The spending on private providers grew – but as a proportion of NHS England spending it has levelled off. Not including GPs and dentists, 18% of NHS clinical spend is with private providers. That’s 18% too much, of course – but much lower than lots of people seem to think.
From 2014 onwards – the year after Lansley – NHS England began looking not to break the NHS into more piecemeal contracts but to bring together specialist services – pathology, imaging, diagnostics and technological support – into profitable framework contracts which are already being awarded without tenders or competition to pre-approved lists of providers.
These same ideas are in the Health and Care Bill – which we oppose for the reasons many people have voiced this evening. I would sum up my concerns this way:
- It does not end or reverse privatisation – or even competitive tendering, but could allow private health companies to sit on ICBs;
- it gives the Secretary of State sweeping new powers – but does not reinstate the duties to promote comprehensive service that were swept away back in 2012.

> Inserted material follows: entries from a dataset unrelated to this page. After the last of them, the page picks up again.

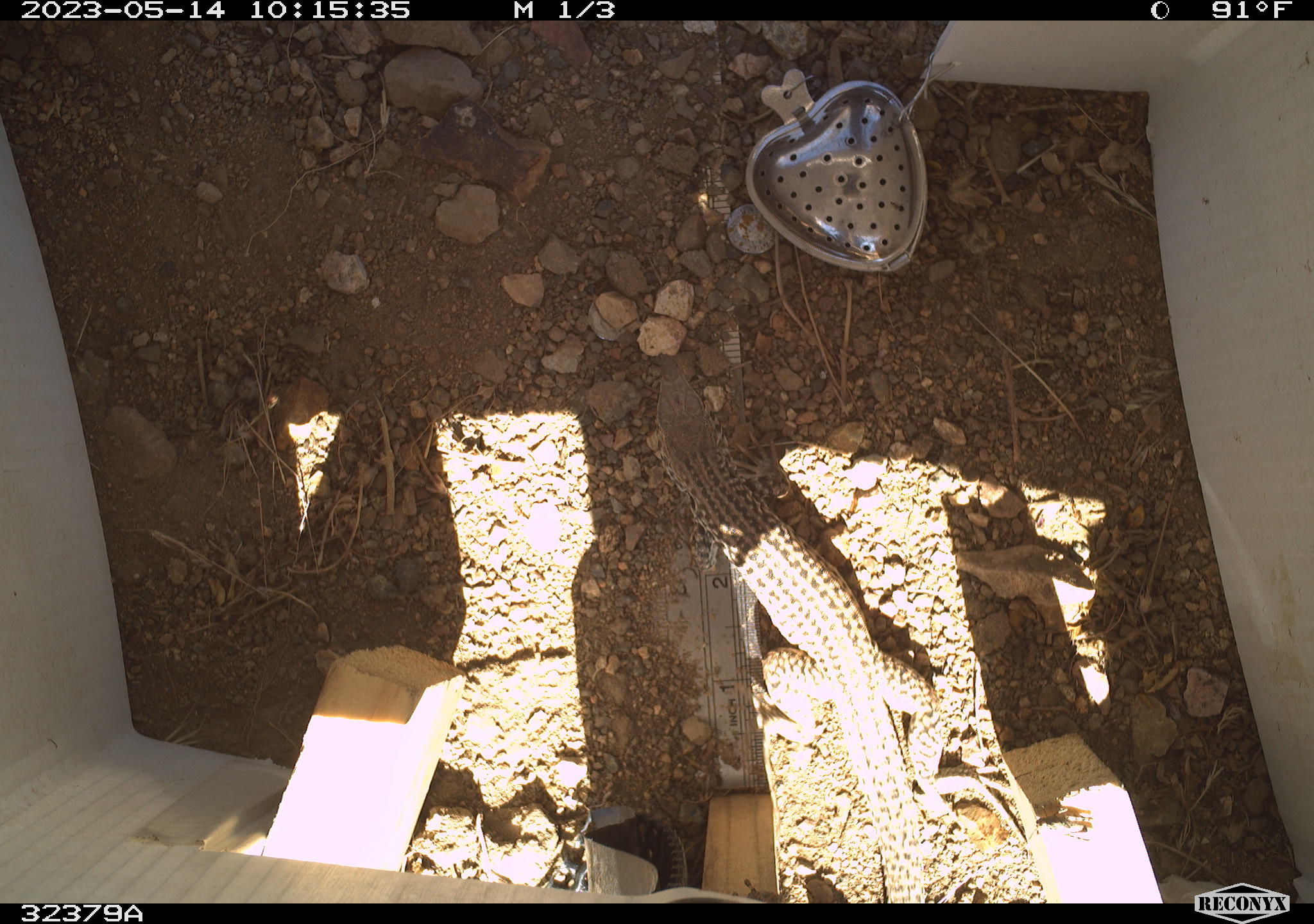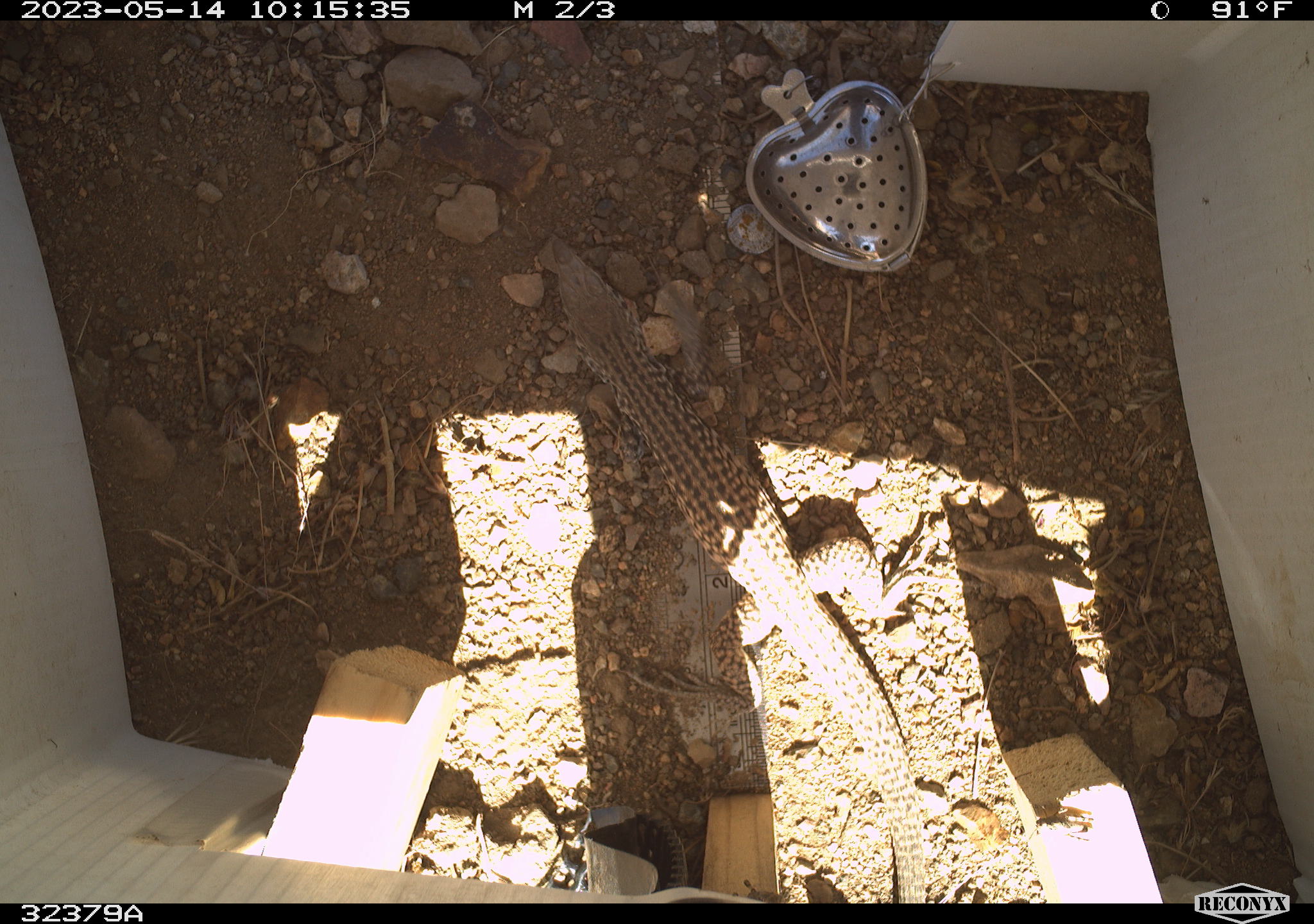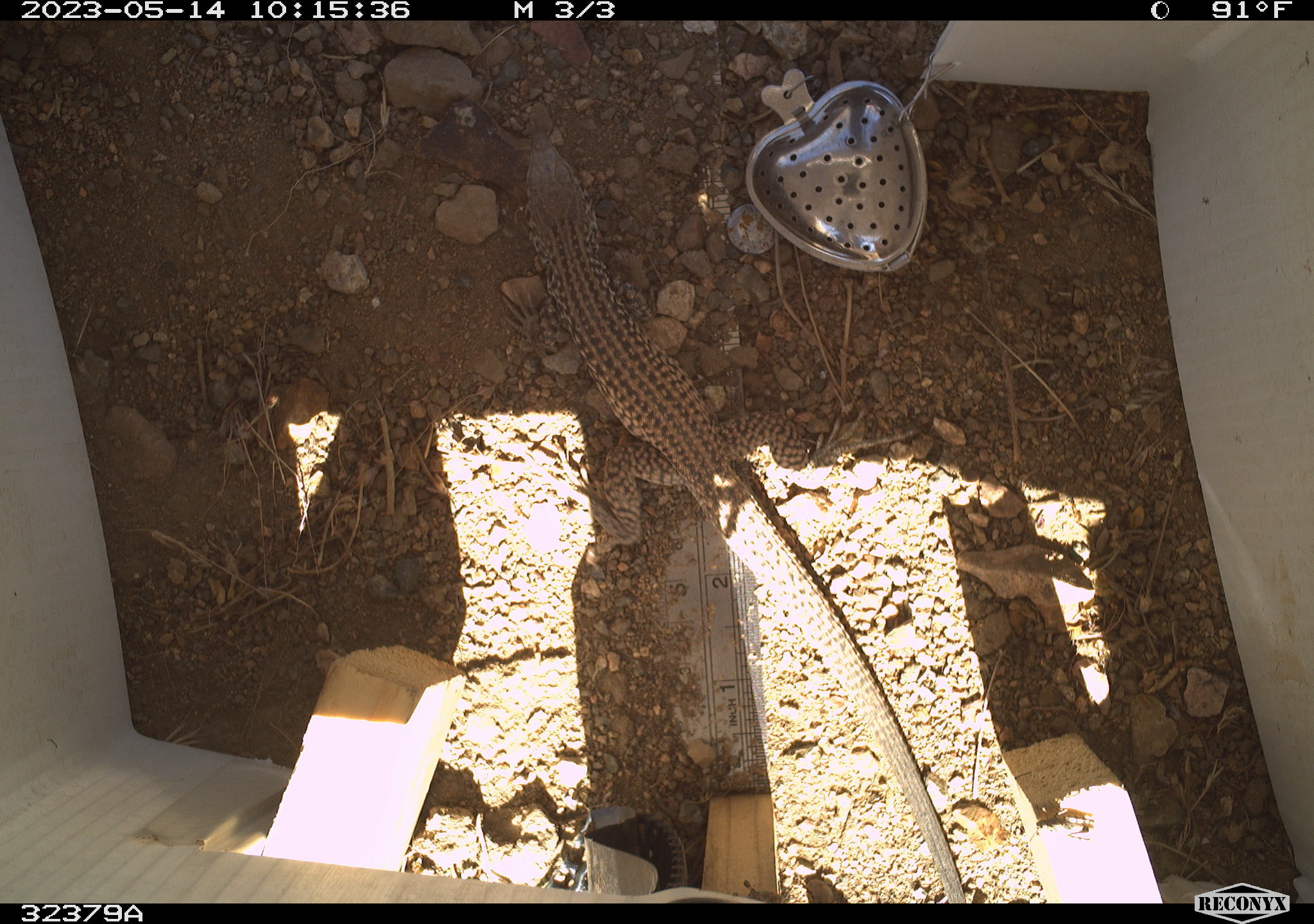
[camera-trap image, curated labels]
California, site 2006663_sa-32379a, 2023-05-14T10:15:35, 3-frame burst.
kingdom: Animalia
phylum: Chordata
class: Reptilia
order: Squamata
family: Teiidae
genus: Aspidoscelis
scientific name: Aspidoscelis tigris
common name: western whiptail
Western whiptail (Aspidoscelis tigris).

- The reduced number of ICSs drastically reduces local voice and accountability on cuts and closures for councils communities and constituencies;
- the Bill leaves Foundation Trusts free to ignore local plans – and to maximise private patient income – as some are trying to do.
- It gives no voice on ICBs to patients, or to mental health, or to public health, or to health workers or trade unionists.
- The proposed new payment scheme could lead to a postcode lottery on the level of funding for specific services
- and new powers to deregulate professions could undermine quality and safety of care.
We need to fight against the Bill because of these issues, but also support the effort by opposition parties in parliament to amend the Bill to remove the most damaging bits. Through Health Campaigns Together we have been discussing with the unions and the Labour team how to fight the Bill.
Time is tight. Part 1 of the Bill – including all the sections on ICSs, which have attracted most opposition – will be debated in the Commons for just 2 weeks from next week. There will be no further chance to challenge this part of the Bill until the House of Lords takes up the Bill.
Those of us with Tory MPs and Tory councils need to hold our noses and clench our teeth to write explaining to them, in terms they can understand, why they, too, should urge their colleagues to back amendments on these same questions.
We’ve got plenty of NHS to defend.
Let’s make sure we don’t miss the chance to build the kind of pressure on back bench MPs that can get clauses and proposals dropped or amended – and ensure whatever Bill may be passed in the end does not do the damage we fear.
It’s still our NHS. It’s still vital. Let’s Keep Our NHS Public!